Work to complete
A – In the band interview, rewrite the paragraph that begins "(Jason) When I was a junior" in two shorter sentences that keep its main facts.
B – Write the next part of the band interview, picking up right after Dave's answer about how the band stays motivated.

Source text
------

Where do you get inspiration for a new track?

(Aaron) Well, Eric writes the lyrics usually based on something in his life or our lives. And typically the music comes from Eric or I just messing around on guitar. Sometimes we’ll come up with an idea and bring it to each other and other times one of us will be messing around with a part and someone will hear it and like it.

You guys have some sick photography. Who took all those shots?

(Dave) A great local photographer by the name of Melissa Brewer. We’ve been working with her for a while now, and just like making music, it only gets easier as you get to know each other.

Who are some of your biggest influences?

(Eric) I grew up listening to 80’s top 40 and a ton of James Taylor – thanks to my dad for those. I even got “James” as a middle name out of his love for JT. In high school I really got into grunge and metal, especially Metallica. I was impressed by the fact that they could rock so hard and still manage to be melodic. I even played and sang in a Metallica cover band! I can do a mean James Hetfield. (Laughs) Over time, my taste has just become more and more eclectic. I just like to hear what’s new all the time, like, “What are people doing that I need to be paying attention to?”

(Aaron) My biggest influence is probably my dad. When I was kid, he had a room in our house that was just for his stereo and we’d always listen to records. I loved the Beatles (especially Rubber Soul and Abbey Road) even though I called them “Beatle noise” as a kid. I listen to a ton of music so my influences are always expanding. As far as live, seeing Ryan Adams at the Murat Theater in 2008 had a profound effect on me. It was an amazing concert and I loved hearing how much they would change their songs from show to show. Another band I’m really into right now is Minus the Bear; those guys are awesome.

(Dave) To be honest, mine are all over the place. When I was a little kid I was all oldies – blame my parents for that! As soon as I got old enough to buy records I got really into grunge, and some of that has stayed with me… I really love the stuff Pearl Jam is putting out after all these years. I went through a pretty intense hippie phase in college, and would follow bands like Phish, moe., and DMB around and collect shows by the hundreds. Lately I’m more into pop-rock than anything else. As far as my current kicks: MuteMath, The Dangerous Summer, Death Cab, Anberlin, AM Taxi, Silversun Pickups, Motion City Soundtrack. But I still love everything, as long as it’s good!

(Jason) When I was a junior in high school I taught myself to play the drums by playing along to cassettes (ouch!) of Motley Crue, Guns N’ Roses and the like. So I guess my drumming is heavily influenced by guys like Tommy Lee, Steve Adler, Sean Kinney, etc. Nowadays, my faves also include Matt Cameron and Chad Smith.

You have a ton of fun on stage. How do you guys stay so motivated?

(Dave) You know something? There are a lot of times we’re tired, or the crowd isn’t huge, or the sound isn’t just right… but I think I speak for all of us when I say that we really ARE having that much fun playing. There’s a lot of BS to go through as far as playing music, a lot of work behind the scenes, but that few hours we’re actually playing together every night, that’s never bad!

------

Records provided
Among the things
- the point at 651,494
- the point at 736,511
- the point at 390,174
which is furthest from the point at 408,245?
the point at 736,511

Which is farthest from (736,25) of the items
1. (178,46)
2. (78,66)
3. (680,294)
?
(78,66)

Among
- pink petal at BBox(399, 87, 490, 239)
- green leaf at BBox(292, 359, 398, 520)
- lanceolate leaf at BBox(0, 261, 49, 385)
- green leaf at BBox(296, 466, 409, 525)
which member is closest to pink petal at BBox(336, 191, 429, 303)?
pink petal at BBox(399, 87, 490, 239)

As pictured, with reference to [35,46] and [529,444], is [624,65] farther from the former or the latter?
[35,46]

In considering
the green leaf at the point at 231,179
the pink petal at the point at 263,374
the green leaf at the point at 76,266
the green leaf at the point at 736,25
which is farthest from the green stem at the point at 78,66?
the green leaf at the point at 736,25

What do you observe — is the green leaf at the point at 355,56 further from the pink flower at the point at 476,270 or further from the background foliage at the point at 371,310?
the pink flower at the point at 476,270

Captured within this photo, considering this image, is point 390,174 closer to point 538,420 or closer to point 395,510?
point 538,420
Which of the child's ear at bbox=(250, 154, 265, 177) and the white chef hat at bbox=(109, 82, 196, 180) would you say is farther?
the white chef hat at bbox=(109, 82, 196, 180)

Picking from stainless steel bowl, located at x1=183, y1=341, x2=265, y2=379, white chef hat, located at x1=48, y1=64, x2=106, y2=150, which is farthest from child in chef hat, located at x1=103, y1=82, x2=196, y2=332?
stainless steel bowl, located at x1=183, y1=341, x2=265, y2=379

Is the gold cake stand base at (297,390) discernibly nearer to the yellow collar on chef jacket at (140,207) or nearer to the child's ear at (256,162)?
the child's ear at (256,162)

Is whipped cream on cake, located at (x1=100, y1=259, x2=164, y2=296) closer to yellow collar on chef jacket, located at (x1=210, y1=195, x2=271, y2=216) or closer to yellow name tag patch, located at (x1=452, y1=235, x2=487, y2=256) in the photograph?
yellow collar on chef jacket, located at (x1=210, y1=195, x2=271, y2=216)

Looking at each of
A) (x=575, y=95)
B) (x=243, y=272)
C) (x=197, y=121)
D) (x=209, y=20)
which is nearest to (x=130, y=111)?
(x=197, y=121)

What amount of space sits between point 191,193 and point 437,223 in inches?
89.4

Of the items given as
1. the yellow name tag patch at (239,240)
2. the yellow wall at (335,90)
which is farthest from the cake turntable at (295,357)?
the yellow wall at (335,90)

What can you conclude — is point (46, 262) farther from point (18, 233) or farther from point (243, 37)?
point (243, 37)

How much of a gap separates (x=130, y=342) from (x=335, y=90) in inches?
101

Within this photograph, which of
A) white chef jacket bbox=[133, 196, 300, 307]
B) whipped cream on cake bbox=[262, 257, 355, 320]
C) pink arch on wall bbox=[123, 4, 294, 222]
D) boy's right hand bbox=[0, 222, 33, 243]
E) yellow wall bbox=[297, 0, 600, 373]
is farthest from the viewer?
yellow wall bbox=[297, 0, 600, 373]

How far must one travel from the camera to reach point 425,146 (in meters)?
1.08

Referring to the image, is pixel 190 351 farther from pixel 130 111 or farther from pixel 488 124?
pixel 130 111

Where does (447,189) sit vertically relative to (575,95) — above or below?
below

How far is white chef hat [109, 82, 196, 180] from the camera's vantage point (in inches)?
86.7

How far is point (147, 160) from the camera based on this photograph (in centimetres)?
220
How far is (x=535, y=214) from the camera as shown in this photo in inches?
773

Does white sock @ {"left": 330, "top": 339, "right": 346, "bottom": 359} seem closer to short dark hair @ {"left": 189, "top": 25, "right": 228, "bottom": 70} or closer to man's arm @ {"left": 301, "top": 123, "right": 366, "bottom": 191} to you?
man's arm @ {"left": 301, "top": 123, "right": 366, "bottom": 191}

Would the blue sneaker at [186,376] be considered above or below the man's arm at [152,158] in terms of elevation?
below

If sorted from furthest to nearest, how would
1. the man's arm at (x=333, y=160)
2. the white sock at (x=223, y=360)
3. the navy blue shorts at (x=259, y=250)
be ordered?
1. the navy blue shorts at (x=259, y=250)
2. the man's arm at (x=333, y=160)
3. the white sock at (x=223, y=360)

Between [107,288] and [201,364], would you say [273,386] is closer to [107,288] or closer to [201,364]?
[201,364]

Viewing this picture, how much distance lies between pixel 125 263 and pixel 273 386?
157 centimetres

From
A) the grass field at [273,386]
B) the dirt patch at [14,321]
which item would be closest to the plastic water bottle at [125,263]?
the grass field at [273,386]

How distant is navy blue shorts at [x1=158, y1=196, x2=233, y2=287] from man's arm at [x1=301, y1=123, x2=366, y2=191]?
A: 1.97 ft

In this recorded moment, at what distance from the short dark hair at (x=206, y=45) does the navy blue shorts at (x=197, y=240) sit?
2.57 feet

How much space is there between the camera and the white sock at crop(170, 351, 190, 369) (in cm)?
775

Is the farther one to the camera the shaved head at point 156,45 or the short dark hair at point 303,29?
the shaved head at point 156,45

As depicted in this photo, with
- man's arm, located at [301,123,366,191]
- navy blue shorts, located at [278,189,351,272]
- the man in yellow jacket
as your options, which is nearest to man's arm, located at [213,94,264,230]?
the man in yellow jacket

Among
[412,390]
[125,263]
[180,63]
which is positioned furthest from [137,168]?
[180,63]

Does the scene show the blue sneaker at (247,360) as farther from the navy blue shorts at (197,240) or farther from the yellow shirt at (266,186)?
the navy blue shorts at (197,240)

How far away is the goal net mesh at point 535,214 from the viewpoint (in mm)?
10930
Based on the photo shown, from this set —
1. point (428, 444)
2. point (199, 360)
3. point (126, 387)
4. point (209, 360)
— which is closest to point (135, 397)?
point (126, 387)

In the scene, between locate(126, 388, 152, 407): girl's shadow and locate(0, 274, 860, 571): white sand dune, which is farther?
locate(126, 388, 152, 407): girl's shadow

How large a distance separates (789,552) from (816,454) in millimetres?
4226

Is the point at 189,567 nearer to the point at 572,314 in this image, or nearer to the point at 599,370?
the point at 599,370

------

Responses in order
A – As a high school junior, Jason taught himself drums by playing along to cassettes of Motley Crue, Guns N' Roses and similar bands, so his drumming is heavily influenced by Tommy Lee, Steve Adler and Sean Kinney. His current favorites also include Matt Cameron and Chad Smith.

B –
(Eric) To somewhat echo Dave’s sentiment, after all of the loading, driving, unloading, and setting up, playing is the most relaxing and fun part of any given evening!

If you could only play one song for the rest of your career, which song would you choose?

(Eric) If we’re talking ours, I’d probably say Requiem, because of what it means to me, but if we’re talking any song ever, I could be down with rocking Coldplay’s Fix You happily, for quite some time… what an epic song.

(Aaron) I don’t know. That’s really the kind of question you don’t ask me because if I do by some amazing chance come up with an answer, I’ll change my mind in the middle of justifying it and the conversation will turn into a seemingly endless debate with myself resulting in me saying I can’t answer the question.

(Jason) Tough call, but if I had to choose just one…It would have to be The Only Way. I love the song. It’s fun as hell to play. And I don’t think I will ever get tired of hearing the guitar solos in it.  I’m actually listening to it right now as I answer this question.

Where are you all originally from?

(Aaron) I’m from Batesville, Indiana. Eric is from Eaton, Ohio. Jason is from Plymouth, Indiana and Dave is from a lot of different places –- we’ve heard Chicago, New Jersey, New York, Connecticut, etc. Dave, care to clarify?

(Dave) You missed a few…

Tell me a little bit more about Russian Recording.

(Aaron) We weren’t really too happy with the quality of our The Streets of No Fortune EP and I happened to be working in Bloomington at Finelight at the time. Being that it’s an advertising agency, there were a lot of really creative people there. A guy I worked with had a band band, Cardiff Giant, had just finished recording at Russian Recording with Mike Bridavsky (the engineer/owner) and had a great experience. I listened to their album and was really impressed with the quality of the recording so I brought it to the other members and they were equally impressed.

You guys seem to have all the social sites covered. Do you have a favorite?

(Eric) I do like Twitter, because of the ease of just throwing a thought out there so instantly and easily, but I also really dig Facebook, because we can really interact with and get feedback from our fans. Conversely, MySpace is miserable and seems to only be populated with amateur porn stars and other bands, and based on recent news-feed data, there may also be a “hater” infestation, though I’m not sure what that is.

(Aaron) Twitter: projecting my thoughts on the world in 140 characters or less couldn’t be more enjoyable.

(Dave) I’d have to agree with Aaron. Twitter is short, sweet, and to the point.

(Jason) Facebook has allowed me to stay in touch with a lot of friends I haven’t been in contact with in a while. I’m not a very active “Tweeter” but I do enjoy reading what everyone has to say.

What’s it take to be a member of the Glass Halo street team?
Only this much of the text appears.